The use of subtle language assists in the dehumanization of the Pathans, which posits them as irrational, unreasonable, violent, tribal, stubborn, inflexible, untrustworthy, and not like us. The journalists can no longer think of them in human terms but only as comic book characters–uncivilized, savage, brutal, lawless, guerrilla, irritant, rebel, militant, terrorist, jihadi.

Once you dehumanize a people, even their most humane, civilized, and rational acts of compassion, care, generosity, integrity, and humanity can be interpreted and presented as criminality and danger. Journalists can read such acts as suspicious, backward, and beneath contempt. Legitimate acts of resistance and self-defense become acts of fanaticism and barbarism. Rightful claims for justice and restitution are dismissed as the crazed rantings of terrorists.

Colonial marauders, raiders, settlers, and murderers are instead garlanded with a language of legitimacy and legality, positing their right to take, steal, and kill the indigenous in the process of doing so. The New York Times article isn’t an anomaly. The habits of wordplay, turning right to wrong, and the criminal to legal are how journalists narrate regional wars.

For example, a piece that appeared in Air & Space Magazine, written by Graham Chandler, tells about A. J. (Jack) Capel, who, in the summer of 1924, was mercilessly bombing the villages and homes of the people in Waziristan [Graham Chandler, “The Bombing of Waziristan,” Air & Space Magazine, June 2011]. On one such sortie, he was shot down and captured by the tribesmen. Instead of killing him, as would have been their right, they did something unusual. They nursed him to health and released him back to the British after providing him “with a box of tinned food, a bottle of whiskey and some beer and some clothes.” [Ibid.] 

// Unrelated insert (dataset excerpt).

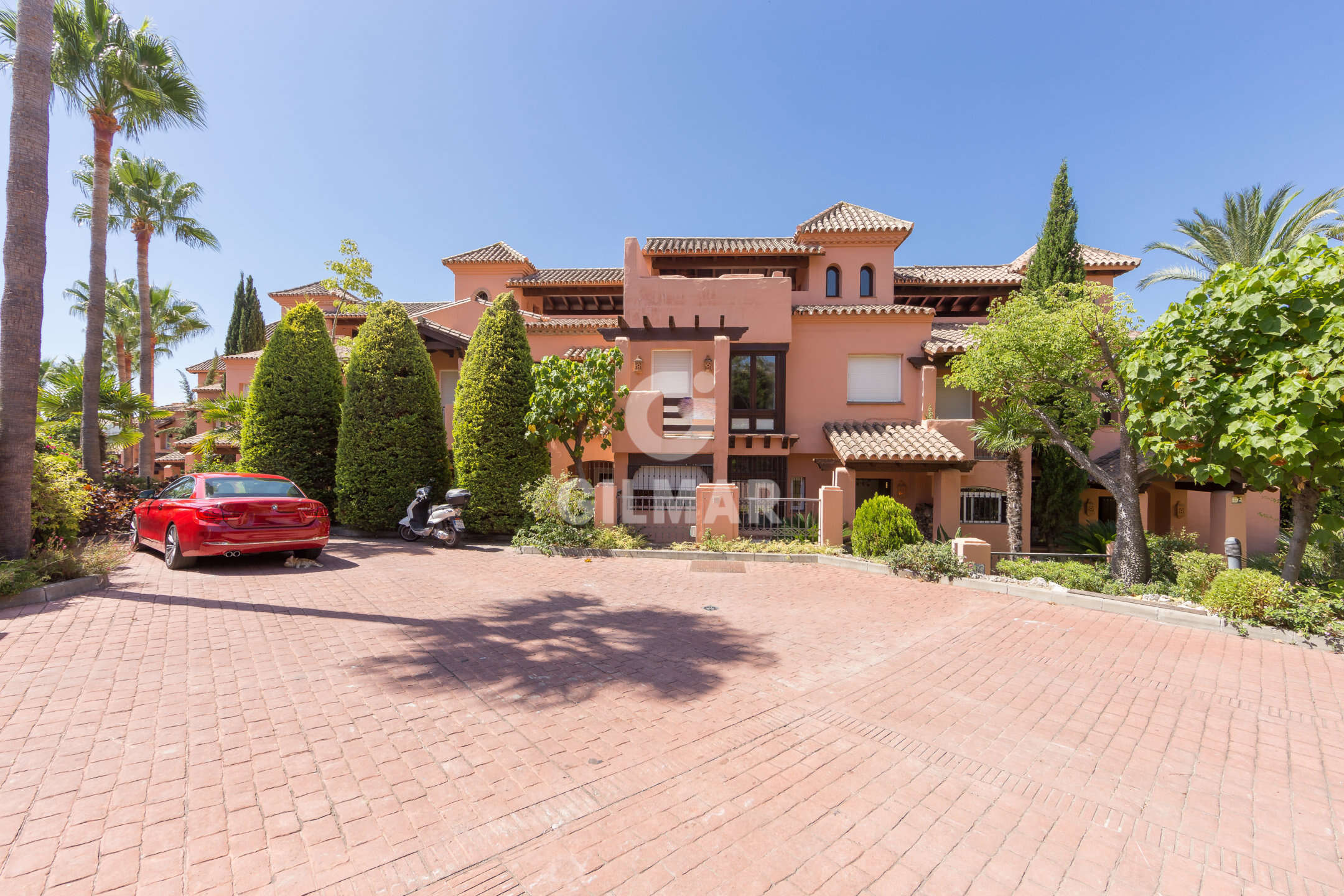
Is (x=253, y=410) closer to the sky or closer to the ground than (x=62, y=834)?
closer to the sky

For good measure, they gave him Rs 1000 for his “inconvenience.” Their act of humanity, however, is lost on the writer, who attributes it to greed. He explains that the RAF offered a Rs. 9,000 bounty for the return of its pilots. Ironically, the very British High Command killing the Waziris held them in far higher regard than the writer. The British gave their pilots a goli chit–a safe-conduct letter from the RAF to any tribesmen who captured a British pilot. The British High Command expected that the very people they were murdering were civilized enough to return their downed pilots based on a letter from the High Command! 

Later, in the same article, we find Chandler also turning the world on its head, just as the New York Times writers had done. “Since the mid-19th century,” Chandler tells us, “the Waziris, Mahsuds, and other mountain tribes who lived in the area had harassed the British by stealing cattle, looting, and kidnapping and ransoming British citizens” (emphasis mine).

The frontier zone, home to the Pashtuns for centuries, becomes the rightful and necessary geography of the empire’s ambitions and illegitimate and alien geography for its actual inhabitants, reducing them to bandits, insurgents, rebels, and ‘terrorists,’ who harass, steal, loot, kidnap and ransom.

By denigrating them, Chandler makes the Waziris, whom he paints as sub-human and beneath civility, suitable for death.